I’ll let you have the morsel for free, because today I want to spend some time talking about a group that I know who does love your money – Retailers.
Of course the most obvious – and scientific – example of retailers plotting ways to separate you from your dollar is the product placement in the grocery store. Loss leaders, aisle caps, eye level, store layout (milk in the back) are not at all arbitrary. Rather, they are focused fields of study and even hotly contested amongst product manufacturers. For example, did you know that some beer and soft drink distributers will actually pay retailers for prime shelf space or special displays?
Just the other night, my wife was picking up supplies for the weekend and was looking for a particular brand of chips. A standard size bag was well stocked and easy to find at eye level and sported a price of roughly $3.29. On the bottom shelf a larger bag was priced 20 cents more but offered a lower unit or per ounce price. However, at the far end of the aisle (not an end cap), on the bottom shelf was a huge family size bag nearly twice the size and priced only another 20 cents more. And these were all the very same brand of chips, which says nothing of the innumerable combination of brands and flavors and quality and the variances of their individual packaging and placements.
These placements were not random and I liken it to use-taxes. If a consumer is lazy or in a rush and is willing to pay more, then we have a price point for that. If the consumer is willing to bend at the knee to save, we have a price point for that, and if the consumer is willing to search the entire aisle for the best price, then we have a product to fit that need as well.
But what I find even more interesting is that the spectrum is really 2 dimensional. Sure, as retailers we’ll offer like-kind products at differing prices for different price points – a bag of chips for every taste and budget – but we’ll also market goods ranging from indispensable to indefensible depending upon your eagerness to separate yourself from your dollar.
And so we arrive at my desired target. The lead in to now was pure McGuffin to afford me the following opportunity.
Recently while on a flight, I perused the SkyMall magazine and found what must be the most asinine product known to mankind. The underwater cell phone?!?
Now, for the record, I’m not a diver nor am I huge fan of the cell phone itself. I was the last person in my circle of friends to take the plunge and I mostly consider myself a willful participant than full fledge advocate. I consider it a necessary, if at times annoying, tether.

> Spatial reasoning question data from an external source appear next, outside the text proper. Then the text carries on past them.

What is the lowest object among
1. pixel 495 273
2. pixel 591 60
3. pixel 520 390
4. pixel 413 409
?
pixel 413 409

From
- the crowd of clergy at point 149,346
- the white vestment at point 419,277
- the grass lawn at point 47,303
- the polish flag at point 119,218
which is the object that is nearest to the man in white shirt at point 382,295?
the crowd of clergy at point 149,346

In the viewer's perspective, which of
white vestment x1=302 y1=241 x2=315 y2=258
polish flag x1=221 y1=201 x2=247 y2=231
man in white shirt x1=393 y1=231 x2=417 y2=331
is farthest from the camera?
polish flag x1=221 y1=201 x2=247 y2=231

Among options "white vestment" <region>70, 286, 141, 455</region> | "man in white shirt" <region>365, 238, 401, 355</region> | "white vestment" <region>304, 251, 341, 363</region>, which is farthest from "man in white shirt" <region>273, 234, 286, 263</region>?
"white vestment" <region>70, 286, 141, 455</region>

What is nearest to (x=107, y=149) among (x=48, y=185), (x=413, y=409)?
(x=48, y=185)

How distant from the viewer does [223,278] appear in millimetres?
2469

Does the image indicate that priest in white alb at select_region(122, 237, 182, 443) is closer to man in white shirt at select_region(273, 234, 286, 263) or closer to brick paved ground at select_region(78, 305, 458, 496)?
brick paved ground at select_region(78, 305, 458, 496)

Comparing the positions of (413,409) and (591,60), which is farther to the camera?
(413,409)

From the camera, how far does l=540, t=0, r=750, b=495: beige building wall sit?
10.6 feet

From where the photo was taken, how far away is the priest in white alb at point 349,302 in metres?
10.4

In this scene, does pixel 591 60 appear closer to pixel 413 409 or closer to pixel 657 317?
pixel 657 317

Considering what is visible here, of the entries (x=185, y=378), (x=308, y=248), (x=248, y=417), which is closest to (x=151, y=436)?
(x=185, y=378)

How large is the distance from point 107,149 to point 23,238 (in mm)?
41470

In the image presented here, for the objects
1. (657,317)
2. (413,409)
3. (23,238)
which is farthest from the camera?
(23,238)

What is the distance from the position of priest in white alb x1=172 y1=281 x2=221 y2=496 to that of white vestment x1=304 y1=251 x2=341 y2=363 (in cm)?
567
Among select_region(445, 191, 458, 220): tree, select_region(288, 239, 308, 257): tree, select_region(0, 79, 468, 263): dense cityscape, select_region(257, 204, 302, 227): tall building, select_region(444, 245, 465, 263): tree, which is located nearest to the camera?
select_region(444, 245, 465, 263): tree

With that said, why in the name on of common sense would I ever want to make myself so helplessly available while enjoying the wonders of the world underwater?
Of course, I would not, but that others would is baffling to me and a boon to opportunistic marketers. Mind boggling prices can be commanded not due to the complexities of the technology, but because the limited market that finds this a compelling product will have to have one, and at any price.